Posted by: Hank Hultquist on February 28, 2014 at 10:33 am

The United States is in the midst of a historic network transition that FCC Chairman Wheeler has called “the fourth network revolution,” comparing it to the invention of the printing press, the birth of the railroad, and the advent of instantaneous communication made possible by the telegraph and the telephone.  The source of this revolution, like the three that preceded it, is nothing less than human genius. A series of inventions including, among others, the microprocessor, fiber optics, cellular communications networks, packet-switching and the Internet protocol, made this revolution possible. While it is in the first instance a revolution in technology, it has disrupted and transformed industries across the economy. It has revolutionized the way we live, work and play, and brought a myriad of benefits to consumers and to the nation as a whole.

It is also transforming the communications business at an extraordinary rate.  Although many might not even be aware they have done so, a significant majority of Americans have already transitioned away from circuit-switched telephony.  In the 22 states where AT&T is the legacy “phone company,” more than 70 percent of residential consumers have abandoned legacy phone service choosing instead to go with wireless services or VoIP services.  And the number of housing units still connected to circuit-switched services provided by the legacy phone company has dropped below 20 percent in some areas.

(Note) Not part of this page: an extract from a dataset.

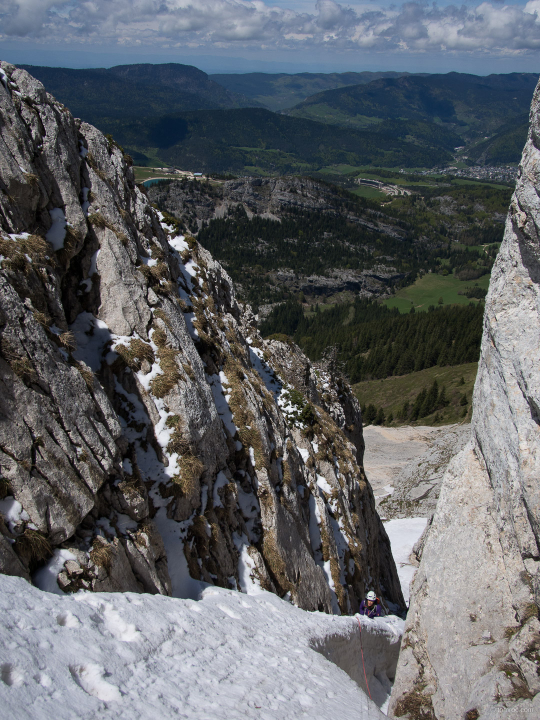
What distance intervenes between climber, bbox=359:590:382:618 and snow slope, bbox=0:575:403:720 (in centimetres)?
530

So many consumers have made this transition for the simple reason that IP-based services provide them with far greater value than circuit-switched telephony.  Mobility, text-based communications, video chat, and social networking are just a few examples of the extraordinary benefits that IP networks enable for their users. And these may be just the beginning.  The continuing integration of IP networks with cloud computing and the Internet of things will leave circuit-switched telephony so far behind that the only place left to it will be somewhere in the Smithsonian.